Vor einigen Tagen fuhr ich nach Dresden. Das Rudolf-Harbig-Stadion des Zweitligisten Dynamo Dresden war mein Ziel. Achtung, Hertha-Fans: diese schmucke 32 000-Mann-Arena ist tatsächlich nah, steil und laut und kann als Vorbild für ein neues, natürlich größeres Hertha-Stadion mit steilen Tribünen ohne Laufbahn dienen. Von Dynamos Sportchef Ralf Minge, einst torgefährlicher Mittelstürmer, wollte ich wissen, ob wirklich rund 30 000 Fans ihre Mannschaft zum DFB-Pokalspiel nach Berlin begleiten. Minge bestätigte das und nannte die Fan-Karawane ein „Phänomen.“ In Runde zwei erwartet Hertha am 30. Oktober Dynamo im Olympiastadion.
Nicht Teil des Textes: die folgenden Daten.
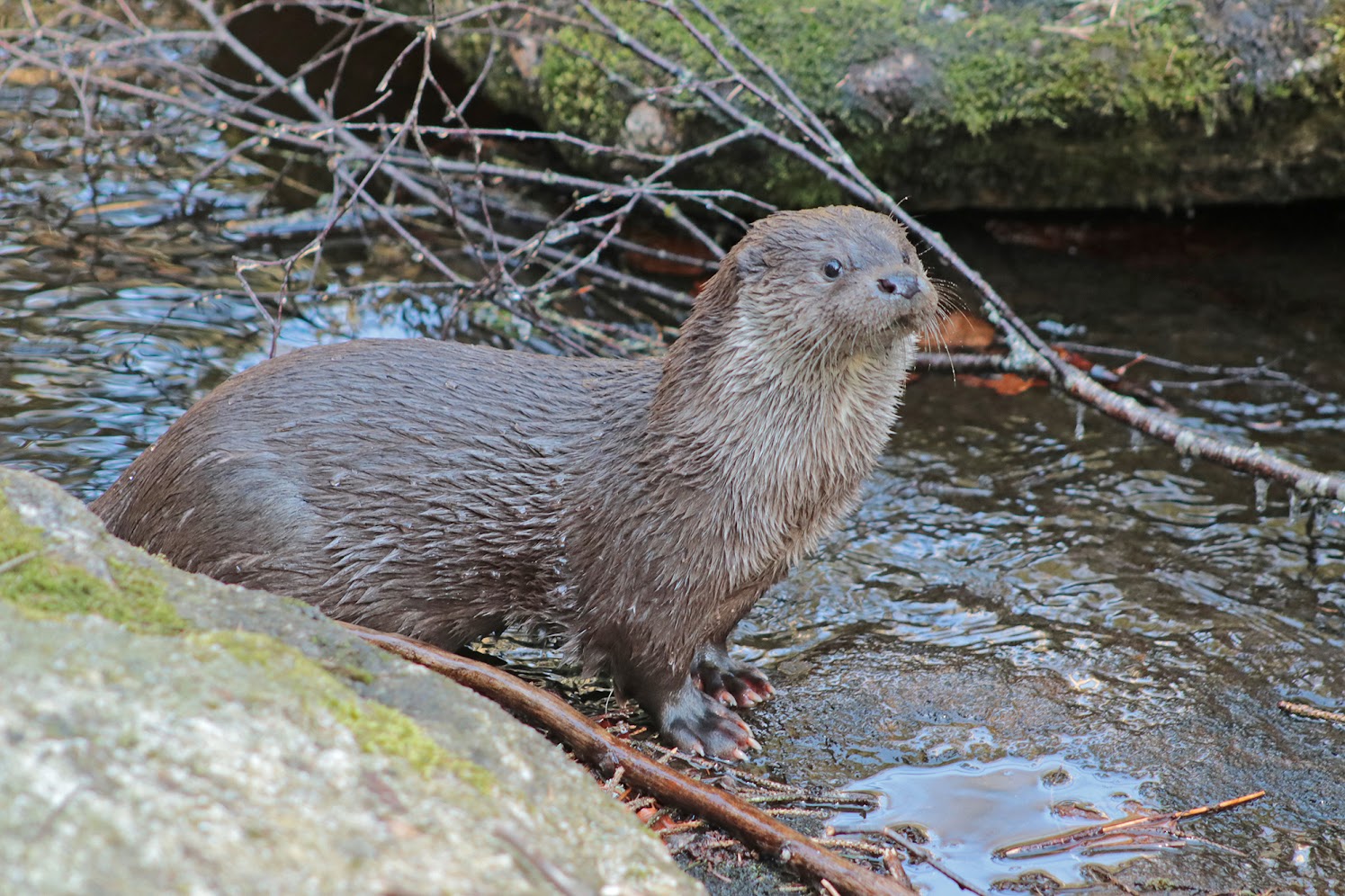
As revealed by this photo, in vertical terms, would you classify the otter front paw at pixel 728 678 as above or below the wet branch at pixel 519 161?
below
Dresden war schon immer eine verrückte Fußballstadt. Dynamo, achtmal DDR-Meister, kann 98 Europacup-Spiele aufweisen, viele davon waren denkwürdig. Bilder vom brisanten Duell im Landesmeister-Cup 1973/74 zwischen Dresden und dem FC Bayern München sehe ich noch heute vor mir. Nach der 3:4-Niederlage von Dynamo im Hinspiel in München trennte man sich nach dramatischem Verlauf 3:3. Dabei lief der doppelte Torschütze Uli Hoeneß dem knorrigen Dynamo-Verteidiger Eduard Geyer in Usain-Bolt-Manier zweimal leichtfüßig davon. Aber was hat nun Hertha mit Dresden zu tun?

Ungewöhnliche Reise

Kurioserweise verbindet den Dresdner Fußball einiges mit Hertha BSC. Das begann 1950, als Spieler der SG Dresden-Friedrichstadt, Nachfolger des Dresdner SC, Deutscher Meister von 1943 und 1944, Zuflucht bei Hertha suchten. Elf bekannte Aktive der Dresdner, darunter der spätere Bundestrainer Helmut Schön, gingen nach Westberlin. Diese „Fusion“ hielt aber nur eine Saison lang an. Die Dresdner wurden nie richtig heimisch im Wedding.

Viele Jahre später, in Zeiten der Berliner Mauer, durfte Hertha BSC nach langen Bemühungen im Rahmen des streng reglementierten „deutsch-deutschen Sportkalenders“ im April 1978 zu einem Spiel nach Dresden reisen. Damals machten sich hunderte Berliner Fans per Sonderzug auf nach Dresden und trafen sich dort mit vielen Anhängern des 1. FC Union, die endlich einmal die Hertha live erleben wollten, die sie nur aus dem Westfernsehen kannten. Die Unioner bevölkerten die Autobahn mit ihren Trabbis, Wartburgs, und schließlich sahen 40 000 Zuschauer das deutsch-deutsche Duell, das Dynamo 1:0 gewann. Es kam zu von den DDR-Oberen nicht gerngesehenen Verbrüderungen der Fans aus Ost und West. Man kann dieses Ereignis als Geburtsstunde der Fanfreundschaft zwischen Hertha und Union bezeichnen. Die hielt bis zum Mauerfall, aber zerbrach danach immer mehr.

Viele der Hertha-Anhänger, die 1978 in Dresden vor Ort waren, sind heute Ende 50, Anfang 60 und halten den Blau-Weißen die Treue. Die Berliner Fans sollten zum Pokalspiel auch in Scharen ins Olympiastadion kommen, um einen Gegenpol zu den Dynamos zu bilden. Die lassen sich garantiert etwas Besonderes einfallen. In der Saison 2015/16, bei einem Heimspiel gegen Magdeburg, enthüllten sie eine 350 Meter lange und 35 Meter breite Blockfahne, die größte ihrer Art in Europa.

Endspiel-Atmosphäre

Ich bin mir sicher, dass der Pokal-Hit Endspiel-Atmosphäre haben wird. Vielleicht schafft Hertha-Coach Ante Covic in dieser Spielzeit das, was Vorgänger Pal Dardai verwehrt blieb: den Einzug ins DFB-Pokalfinale im eigenen Wohnzimmer. Das muss er sich aber gegen Dresden mit den 30 000 Dynamo-Fans teilen.